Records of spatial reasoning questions

-- -- --

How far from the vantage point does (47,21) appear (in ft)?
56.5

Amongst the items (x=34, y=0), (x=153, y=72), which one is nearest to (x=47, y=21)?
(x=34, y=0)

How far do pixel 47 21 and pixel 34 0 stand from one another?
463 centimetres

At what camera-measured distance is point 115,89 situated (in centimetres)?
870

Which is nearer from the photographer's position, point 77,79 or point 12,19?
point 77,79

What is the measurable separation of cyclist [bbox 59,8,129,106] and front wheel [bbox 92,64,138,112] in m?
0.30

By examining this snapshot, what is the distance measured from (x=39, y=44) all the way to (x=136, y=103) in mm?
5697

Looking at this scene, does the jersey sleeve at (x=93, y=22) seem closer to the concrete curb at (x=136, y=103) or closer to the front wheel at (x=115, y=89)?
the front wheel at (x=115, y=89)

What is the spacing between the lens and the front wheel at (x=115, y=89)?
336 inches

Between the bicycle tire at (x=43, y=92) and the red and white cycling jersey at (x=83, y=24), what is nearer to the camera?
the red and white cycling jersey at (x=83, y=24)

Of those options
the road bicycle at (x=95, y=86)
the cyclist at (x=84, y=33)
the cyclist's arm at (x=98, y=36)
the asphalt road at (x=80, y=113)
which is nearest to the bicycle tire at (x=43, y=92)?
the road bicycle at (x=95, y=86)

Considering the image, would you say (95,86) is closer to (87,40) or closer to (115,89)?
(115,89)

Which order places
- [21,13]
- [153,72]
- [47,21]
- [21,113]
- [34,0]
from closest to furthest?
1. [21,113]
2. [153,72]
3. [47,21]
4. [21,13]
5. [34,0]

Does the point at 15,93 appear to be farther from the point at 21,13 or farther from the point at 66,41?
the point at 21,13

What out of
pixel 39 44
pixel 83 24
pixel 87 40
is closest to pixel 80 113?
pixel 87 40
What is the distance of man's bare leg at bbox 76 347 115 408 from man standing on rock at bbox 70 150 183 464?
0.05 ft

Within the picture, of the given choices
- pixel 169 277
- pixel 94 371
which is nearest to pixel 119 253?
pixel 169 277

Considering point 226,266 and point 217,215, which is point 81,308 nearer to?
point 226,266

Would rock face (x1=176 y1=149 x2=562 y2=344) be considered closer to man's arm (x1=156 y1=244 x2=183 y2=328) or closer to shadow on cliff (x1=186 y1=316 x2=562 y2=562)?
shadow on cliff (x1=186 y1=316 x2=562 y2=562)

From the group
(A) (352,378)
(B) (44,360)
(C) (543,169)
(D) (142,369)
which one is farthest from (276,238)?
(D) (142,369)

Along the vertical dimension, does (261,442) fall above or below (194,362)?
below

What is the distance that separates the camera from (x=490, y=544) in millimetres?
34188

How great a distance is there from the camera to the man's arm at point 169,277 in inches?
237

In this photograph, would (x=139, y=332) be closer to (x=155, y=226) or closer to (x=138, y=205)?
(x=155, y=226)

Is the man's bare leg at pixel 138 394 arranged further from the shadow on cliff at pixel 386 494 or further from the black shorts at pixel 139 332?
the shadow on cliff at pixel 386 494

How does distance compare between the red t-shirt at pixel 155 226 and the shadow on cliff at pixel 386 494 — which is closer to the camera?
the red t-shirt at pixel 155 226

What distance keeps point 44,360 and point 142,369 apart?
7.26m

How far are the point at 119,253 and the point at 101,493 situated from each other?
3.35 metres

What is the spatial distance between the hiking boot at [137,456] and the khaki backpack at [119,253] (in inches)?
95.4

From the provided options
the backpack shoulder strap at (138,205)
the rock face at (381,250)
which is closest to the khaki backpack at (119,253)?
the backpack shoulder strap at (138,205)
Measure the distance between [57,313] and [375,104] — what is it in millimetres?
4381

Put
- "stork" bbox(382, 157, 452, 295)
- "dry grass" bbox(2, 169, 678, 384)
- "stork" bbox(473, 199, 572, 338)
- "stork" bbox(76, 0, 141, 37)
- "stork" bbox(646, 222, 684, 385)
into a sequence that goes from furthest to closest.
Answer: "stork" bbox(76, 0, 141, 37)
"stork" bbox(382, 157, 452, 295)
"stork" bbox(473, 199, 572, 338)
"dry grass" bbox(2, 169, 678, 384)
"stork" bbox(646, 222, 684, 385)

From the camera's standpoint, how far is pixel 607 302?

-- -- --

> **Required task**
Change "closest" to "nearest" everywhere in the rows above, leaving everything else unchanged.

> **Result for this task**
How far from the vantage point does (47,21) appear (in ft)?
56.5

Amongst the items (x=34, y=0), (x=153, y=72), which one is nearest to (x=47, y=21)?
(x=34, y=0)

How far do pixel 47 21 and pixel 34 0 stand from one another?
463 centimetres

At what camera-measured distance is point 115,89 situated (in centimetres)?
870

Which is nearer from the photographer's position, point 77,79 or point 12,19?
point 77,79

What is the measurable separation of cyclist [bbox 59,8,129,106] and front wheel [bbox 92,64,138,112] in m?
0.30

By examining this snapshot, what is the distance measured from (x=39, y=44) all the way to (x=136, y=103) in mm?
5697

Looking at this scene, does the jersey sleeve at (x=93, y=22) seem closer to the concrete curb at (x=136, y=103) or closer to the front wheel at (x=115, y=89)?
the front wheel at (x=115, y=89)

What is the spacing between the lens and the front wheel at (x=115, y=89)?
336 inches

Between the bicycle tire at (x=43, y=92) and the red and white cycling jersey at (x=83, y=24), what is nearer to the camera?
the red and white cycling jersey at (x=83, y=24)

Of those options
the road bicycle at (x=95, y=86)
the cyclist at (x=84, y=33)
the cyclist's arm at (x=98, y=36)
the asphalt road at (x=80, y=113)
which is nearest to the bicycle tire at (x=43, y=92)?
the road bicycle at (x=95, y=86)

Considering the image, would you say (95,86) is closer to (87,40) or closer to (115,89)?
(115,89)

Which order places
- [21,13]
- [153,72]
- [47,21]
- [21,113]
- [34,0]
from nearest to furthest?
1. [21,113]
2. [153,72]
3. [47,21]
4. [21,13]
5. [34,0]

Does the point at 15,93 appear to be farther from the point at 21,13 or farther from the point at 66,41?
the point at 21,13

What out of
pixel 39 44
pixel 83 24
pixel 87 40
is nearest to pixel 80 113?
pixel 87 40
What is the distance of man's bare leg at bbox 76 347 115 408 from man standing on rock at bbox 70 150 183 464?
0.05 ft

Within the picture, of the given choices
- pixel 169 277
- pixel 94 371
which is nearest to pixel 119 253?
pixel 169 277

Considering point 226,266 and point 217,215, which is point 81,308 nearer to?
point 226,266

Would rock face (x1=176 y1=149 x2=562 y2=344) be considered closer to man's arm (x1=156 y1=244 x2=183 y2=328) or closer to shadow on cliff (x1=186 y1=316 x2=562 y2=562)?
shadow on cliff (x1=186 y1=316 x2=562 y2=562)

From the group
(A) (352,378)
(B) (44,360)
(C) (543,169)
(D) (142,369)
which one is farthest from (276,238)?
(D) (142,369)

Along the vertical dimension, does (261,442) fall above or below (194,362)?
below

What is the distance that separates the camera from (x=490, y=544) in millimetres?
34188

How great a distance is there from the camera to the man's arm at point 169,277 in inches?
237

In this photograph, would (x=139, y=332) be closer to (x=155, y=226) or closer to (x=138, y=205)?
(x=155, y=226)

Is the man's bare leg at pixel 138 394 arranged further from the shadow on cliff at pixel 386 494 or further from the black shorts at pixel 139 332?
the shadow on cliff at pixel 386 494

How does distance compare between the red t-shirt at pixel 155 226 and the shadow on cliff at pixel 386 494 — which is closer to the camera?
the red t-shirt at pixel 155 226

What distance keeps point 44,360 and point 142,369 apart?
7.26m

How far are the point at 119,253 and the point at 101,493 situated from each other?
3.35 metres

What is the spatial distance between the hiking boot at [137,456] and the khaki backpack at [119,253] (in inches)?
95.4

From the provided options
the backpack shoulder strap at (138,205)
the rock face at (381,250)
which is nearest to the khaki backpack at (119,253)?
the backpack shoulder strap at (138,205)
Measure the distance between [57,313] and [375,104] — what is it in millimetres?
4381

Put
- "stork" bbox(382, 157, 452, 295)
- "dry grass" bbox(2, 169, 678, 384)
- "stork" bbox(473, 199, 572, 338)
- "stork" bbox(76, 0, 141, 37)
- "stork" bbox(646, 222, 684, 385)
into a sequence that goes from furthest to nearest.
Answer: "stork" bbox(76, 0, 141, 37)
"stork" bbox(382, 157, 452, 295)
"stork" bbox(473, 199, 572, 338)
"dry grass" bbox(2, 169, 678, 384)
"stork" bbox(646, 222, 684, 385)

From the camera's standpoint, how far is pixel 607 302?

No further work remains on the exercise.